→ **What this task involves**
Output the records exactly as they appear, with no pictures included.

→ **Supplied records**
******
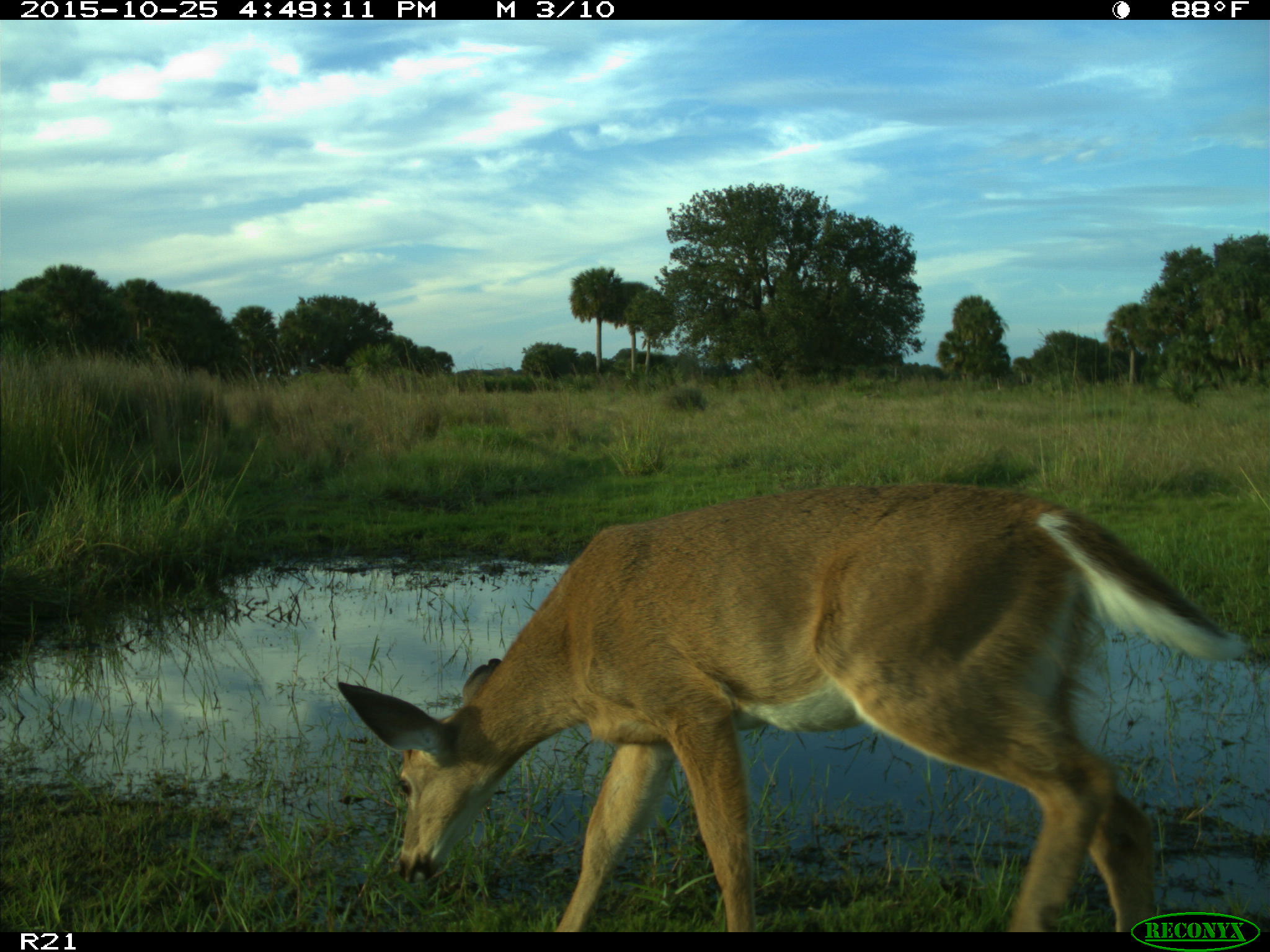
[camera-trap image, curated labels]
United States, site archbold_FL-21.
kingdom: Animalia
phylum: Chordata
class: Mammalia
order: Artiodactyla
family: Cervidae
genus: Odocoileus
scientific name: Odocoileus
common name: deer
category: unidentified deer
******
→ **Response to the task**
[camera-trap image, curated labels]
United States, site archbold_FL-21.
kingdom: Animalia
phylum: Chordata
class: Mammalia
order: Artiodactyla
family: Cervidae
genus: Odocoileus
scientific name: Odocoileus
common name: deer
category: unidentified deer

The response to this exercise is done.